Open-Chest Cardiopulmonary Cerebral Resuscitation
Introduction and indications: Cardiopulmonary cerebral resuscitation is indicated whenever there is inadequate or ineffective spontaneous respiration and cardiac output or circulation to sustain vital organ perfusion. Internal cardiac massage and open-chest CPCR causes more effective circulation than external thoracic and cardiac compressions. Internal cardiac massage and internal or open-chest CPCR is indicated in large or obese patients, patients with pleural effusion or pneumothorax, pericardial tamponade, penetrating thoracic injuries, rib fractures including flail chest, and diaphragmatic hernia. In all of the above cases, it is impossible to generate enough of a change in intrathoracic pressure with closed-chest compressions to generate adequate circulation. The decision to open the thorax must be immediate if any of the above injuries are present, and not delayed if closed-chest CPCR is unsuccessful.

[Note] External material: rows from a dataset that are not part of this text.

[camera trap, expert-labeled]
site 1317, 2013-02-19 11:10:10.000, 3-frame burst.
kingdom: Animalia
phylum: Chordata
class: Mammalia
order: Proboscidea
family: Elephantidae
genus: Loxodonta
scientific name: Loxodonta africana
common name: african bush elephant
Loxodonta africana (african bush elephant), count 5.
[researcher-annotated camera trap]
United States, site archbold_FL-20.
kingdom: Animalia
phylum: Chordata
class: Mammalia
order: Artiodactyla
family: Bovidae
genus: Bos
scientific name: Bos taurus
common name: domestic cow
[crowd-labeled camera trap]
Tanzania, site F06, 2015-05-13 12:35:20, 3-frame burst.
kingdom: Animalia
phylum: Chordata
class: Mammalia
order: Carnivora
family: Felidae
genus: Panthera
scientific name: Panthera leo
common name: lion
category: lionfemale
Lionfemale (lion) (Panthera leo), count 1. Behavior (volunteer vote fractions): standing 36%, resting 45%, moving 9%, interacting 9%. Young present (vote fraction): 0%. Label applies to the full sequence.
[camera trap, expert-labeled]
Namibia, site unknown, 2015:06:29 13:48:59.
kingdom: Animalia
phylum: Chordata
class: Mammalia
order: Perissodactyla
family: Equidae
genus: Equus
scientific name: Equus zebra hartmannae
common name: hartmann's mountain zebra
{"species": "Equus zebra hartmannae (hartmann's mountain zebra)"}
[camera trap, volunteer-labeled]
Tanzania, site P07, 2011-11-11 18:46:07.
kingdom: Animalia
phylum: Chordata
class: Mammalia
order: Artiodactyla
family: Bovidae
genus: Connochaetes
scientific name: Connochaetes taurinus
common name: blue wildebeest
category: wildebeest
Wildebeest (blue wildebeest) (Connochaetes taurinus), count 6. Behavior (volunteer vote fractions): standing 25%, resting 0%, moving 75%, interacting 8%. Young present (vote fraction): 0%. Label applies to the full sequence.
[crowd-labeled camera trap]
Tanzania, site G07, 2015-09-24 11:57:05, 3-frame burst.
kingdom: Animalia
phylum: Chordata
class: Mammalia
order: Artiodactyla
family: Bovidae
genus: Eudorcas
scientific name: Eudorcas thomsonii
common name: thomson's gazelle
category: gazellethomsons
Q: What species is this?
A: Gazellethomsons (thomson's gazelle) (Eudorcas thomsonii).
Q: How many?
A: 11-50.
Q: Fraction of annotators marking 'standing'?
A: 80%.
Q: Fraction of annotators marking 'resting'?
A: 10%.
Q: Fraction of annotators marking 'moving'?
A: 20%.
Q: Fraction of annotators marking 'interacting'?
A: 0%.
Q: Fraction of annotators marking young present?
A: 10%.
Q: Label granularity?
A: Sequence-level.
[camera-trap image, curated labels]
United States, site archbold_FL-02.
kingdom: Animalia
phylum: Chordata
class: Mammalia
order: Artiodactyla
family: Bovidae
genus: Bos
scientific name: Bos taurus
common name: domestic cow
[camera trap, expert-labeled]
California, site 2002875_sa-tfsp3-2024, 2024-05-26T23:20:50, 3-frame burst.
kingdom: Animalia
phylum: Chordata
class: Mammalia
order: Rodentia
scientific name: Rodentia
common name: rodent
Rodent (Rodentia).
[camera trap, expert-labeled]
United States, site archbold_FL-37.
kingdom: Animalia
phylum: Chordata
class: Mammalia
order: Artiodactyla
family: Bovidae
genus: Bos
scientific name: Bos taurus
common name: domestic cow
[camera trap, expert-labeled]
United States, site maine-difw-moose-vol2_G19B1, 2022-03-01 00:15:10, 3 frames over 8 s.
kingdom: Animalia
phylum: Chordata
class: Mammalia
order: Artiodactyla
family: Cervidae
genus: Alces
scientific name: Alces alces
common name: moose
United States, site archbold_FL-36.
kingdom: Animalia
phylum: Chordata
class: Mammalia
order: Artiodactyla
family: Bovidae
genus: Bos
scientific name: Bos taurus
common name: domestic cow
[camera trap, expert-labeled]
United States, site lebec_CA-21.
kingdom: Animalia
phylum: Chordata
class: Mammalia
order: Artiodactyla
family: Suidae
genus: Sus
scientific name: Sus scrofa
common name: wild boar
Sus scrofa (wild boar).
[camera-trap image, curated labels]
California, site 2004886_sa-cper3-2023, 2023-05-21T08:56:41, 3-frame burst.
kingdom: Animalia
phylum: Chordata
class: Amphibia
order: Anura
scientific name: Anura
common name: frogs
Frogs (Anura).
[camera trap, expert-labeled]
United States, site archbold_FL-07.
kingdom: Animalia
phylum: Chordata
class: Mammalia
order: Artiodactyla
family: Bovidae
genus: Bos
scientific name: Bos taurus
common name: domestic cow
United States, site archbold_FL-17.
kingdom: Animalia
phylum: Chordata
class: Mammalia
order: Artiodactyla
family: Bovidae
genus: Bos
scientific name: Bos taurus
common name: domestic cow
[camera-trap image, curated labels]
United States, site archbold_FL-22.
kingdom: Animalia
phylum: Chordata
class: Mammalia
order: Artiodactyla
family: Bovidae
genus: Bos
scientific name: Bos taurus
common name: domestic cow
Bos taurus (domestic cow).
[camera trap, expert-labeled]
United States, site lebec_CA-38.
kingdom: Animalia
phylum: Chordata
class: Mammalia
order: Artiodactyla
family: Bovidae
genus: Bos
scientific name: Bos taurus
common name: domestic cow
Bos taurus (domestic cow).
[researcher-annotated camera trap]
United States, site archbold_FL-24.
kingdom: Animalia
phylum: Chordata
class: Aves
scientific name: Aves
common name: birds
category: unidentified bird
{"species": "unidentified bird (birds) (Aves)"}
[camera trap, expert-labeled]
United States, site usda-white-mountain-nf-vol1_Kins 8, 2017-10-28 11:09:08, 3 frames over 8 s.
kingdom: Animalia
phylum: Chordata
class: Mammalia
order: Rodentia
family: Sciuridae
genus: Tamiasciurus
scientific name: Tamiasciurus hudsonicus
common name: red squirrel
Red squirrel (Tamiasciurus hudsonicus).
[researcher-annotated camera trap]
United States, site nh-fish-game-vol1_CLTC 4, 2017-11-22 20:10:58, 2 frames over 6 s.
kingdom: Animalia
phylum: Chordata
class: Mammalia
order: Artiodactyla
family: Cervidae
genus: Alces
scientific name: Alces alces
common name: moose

Equipment: Clippers and blades, antimicrobial scrub, sterile gloves, scalpel handle and blade, blunt-tipped scissors, hemostats, red rubber catheter, Rommel tourniquet
Preparation and procedure: Place the patient in right lateral recumbency. Clip a wide patch of fur just caudal to the elbow on the lateral thoracic wall dorsally to the level of the spine and ventrally to the level of the sternum. Quickly aseptically scrub the clipped area. Make a skin incision at the left fifth intercostal space with the scalpel blade through to the level of the intercostals muscles. With the blunt-tipped scissors, make a stab incision through the intercostal muscles. Make sure that the person performing artificial respiration does not inflate the lungs at this point, to avoid lung puncture. With the tips of the scissors, quickly extend the stab incision dorsally and ventrally. Insert your hand into the thorax and grasp the heart. Visualize the phrenic nerve and incise the pericardium just ventral to the nerve. Remove the heart from the pericardial sac and grasp it and squeeze from the apex to base. Make sure that you don't twist the heart, to avoid lacerating the vena cava and aorta. To provide more effective coronary and cerebral blood flow, the descending aorta can be occluded with a Rummel tourniquet or a red rubber catheter secured with a Hemostats. Intravenous drugs, such as atropine (0.04 mg/kg IV), epinephrine (0.02 mg/kg IV), naloxone (0.03 mg/kg IV), magnesium chloride, and sodium bicarbonate (1 mEq/kg IV after 10 minutes of cardiac arrest) can be administered as indicated by cardiac rhythm, time interval since cardiac arrest, and the presence of anesthetic or analgesic drugs that depress cardiovascular function. Intravenous fluids can be titrated accordingly.
References are available upon request.